The median overall survival in the ADT alone was nearly identical in both high-risk and high-volume groups with 34.7 months and 34.4 months in LATITUDE and CHAARTED, respectively. Radiographic progression-free survival was 14.8 months and 13.0 months for the ADT-alone group in LATITUDE and CHAARTED, respectively, whereas PFS was 33.0 and 27.3 months in the treatment group resulting in a relative risk reduction of 53% and 47% in LATITUDE and CHAARTED, respectively. Concerning overall survival, both trials achieved a similar benefit with a relative risk reduction of death of 38% and 37% in LATITUDE and CHAARTED, respectively.

Concerning the treatment-associated adverse events, one has to consider the significantly increased frequency of cardiovascular, hepatic, and respiratory events in the combination arm as compared to the ADT-alone arm in the LATITUDE trial (22% vs. 7%, respectively). The median treatment duration of 33 months with side effects such as fatigue, cognitive dysfunction, etc. also needs to be taken into account. With regard to ADT and docetaxel, the risk of neutropenia was 32%, 3.1%, and 12% in the GETUG-15, CHAARTED, and STAMPEDE trial. The risk of neutropenic fever was 7%, 3.8%, and 15% in GETUG-15, CHAARTED, and STAMPEDE. Considering these adverse events, it needs to be taken into consideration that the median treatment duration of docetaxel was 4.5 months and that basically all patients recovered rapidly after discontinuation of chemotherapy. Comparing both treatment options, one needs to take into consideration the pre-existing chronic comorbidities which might interfere with abiraterone or docetaxel.
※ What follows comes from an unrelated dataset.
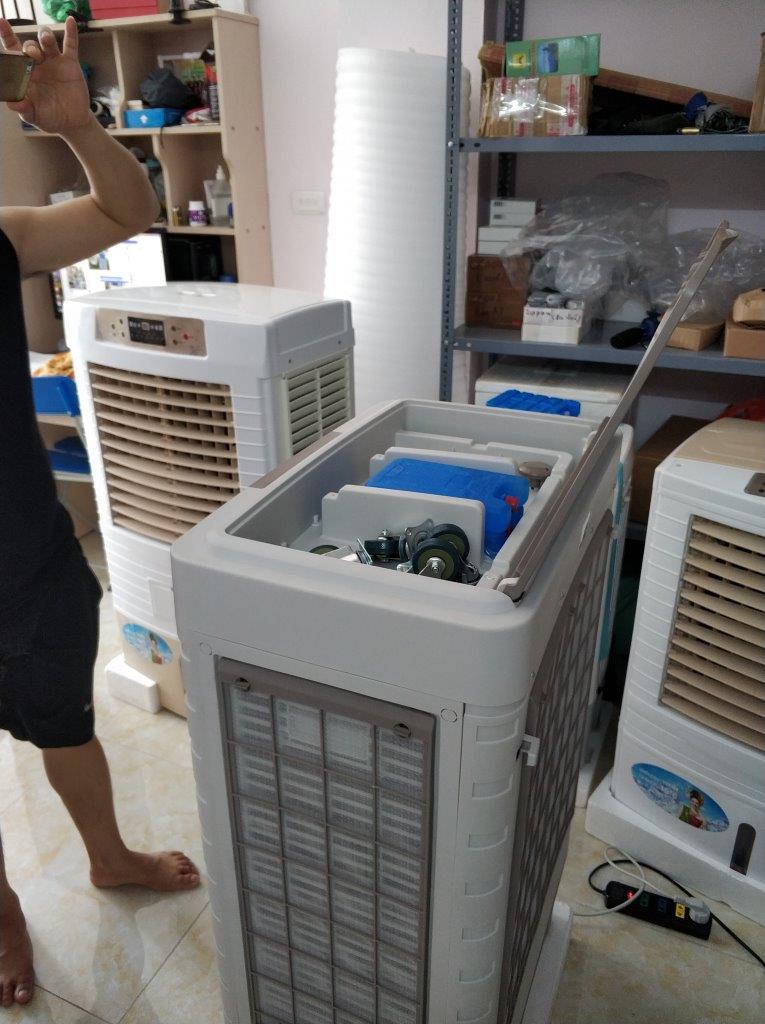 Quat-dieu-hoa-Air-Cooler-750-quatdieuhoavn.com-0969435666-may-lam-mat-3.jpg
With regard to the sequence, one also has to consider the different rates of follow-up therapies in men who have received AA/P or docetaxel. Whereas 88% and 83% of patients in the ADT-alone group and in the docetaxel group received a life-prolonging second-line therapy, only 53% as compared to 78% of patients in the ADT alone and in the AA/P group were thought to be fit enough to receiving a follow-up treatment with life-prolonging agents. One might consider first-line chemotherapy especially in elderly patients with relevant comorbidities who might not be fit enough to receiving chemotherapy after long-term ADT therapy.